Un anno prima di morire, nel 1865, a suor Tecla Colonna scrive: Passeremo per molte tribolazioni per entrare in Paradiso. Confidenza grande nel Prezioso Sangue di Gesù. Chiediamo a Dio per conoscere la preziosità dei patimenti. Ad un’anima che ama Gesù Cristo il patire l’è caro e gli sembra di non patire per chi tanto ha patito ed è morto crocifisso per nostro amore.
Maria muore il 20 agosto 1866, consapevole di essere stata esaudita nel suo desiderio di totale consumazione della vita in Dio. “Gesù mio, io sono tutta tua e tu sei tutto mio; voglio consumare la mia vita per te; come voi l’avete consumata per me.
Così realizza in sé quella “morte” a tutto ciò che non è amore per Gesù Cristo, considerando “tutto” una perdita a motivo di Lui, al fine di guadagnare solo Cristo e partecipare alla sua gloria. Può ella vivere intensamente perché è conquistata da Gesù Cristo e si lascia plasmare unicamente da Lui e dal suo Spirito. Con san Paolo può più volte ripetere “…sono stato conquistato da Cristo Gesù.

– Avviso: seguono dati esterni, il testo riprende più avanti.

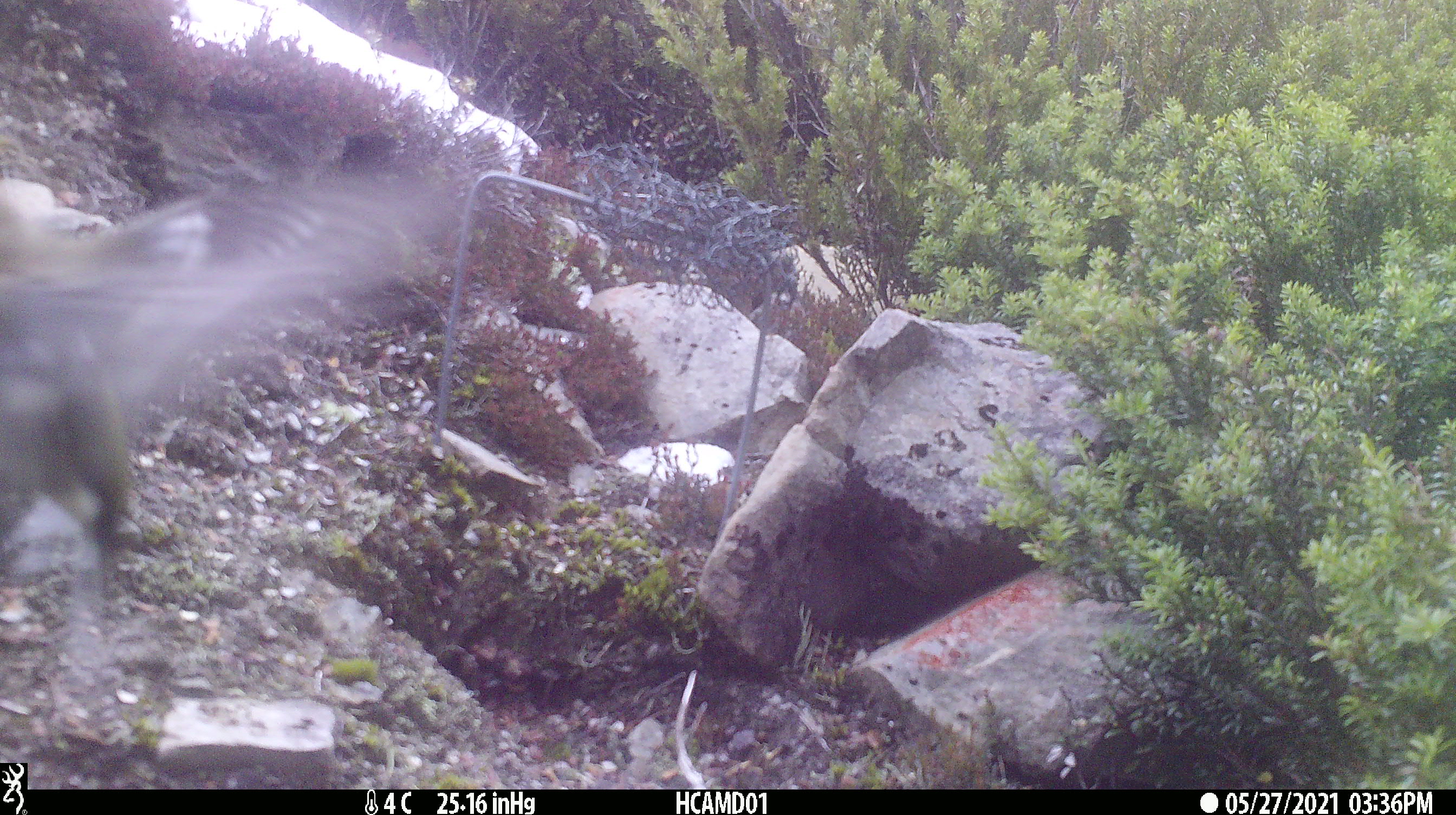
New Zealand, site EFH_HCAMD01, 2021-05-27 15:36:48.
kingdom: Animalia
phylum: Chordata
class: Aves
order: Passeriformes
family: Acanthisittidae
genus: Acanthisitta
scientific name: Acanthisitta chloris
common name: rifleman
Rifleman (Acanthisitta chloris).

Negli ultimi giorni di vita, Maria ripete con fiducia: “Oh avessimo noi la sorte di finire i nostri giorni nel bacio del Signore. È il “morior quia non morior” di santa Teresa D’Avila.
In tutta la sua vicenda terrena, ha cercato solo di comprendere “l’ampiezza, la lunghezza, l’altezza e la profondità” del mistero della salvezza. Conosce “l’amore di Cristo che sorpassa ogni conoscenza” col divenirgli conforme, attraverso la partecipazione piena al Mistero della Redenzione. Ha meritato così di essere ricolma di tutta la riconoscenza di Dio.
Ella ci invita, ancora oggi, a seguire coraggiosamente i passi dello Spirito, che apre la pista lungo i sentieri della vita. In salita. Verso la santità.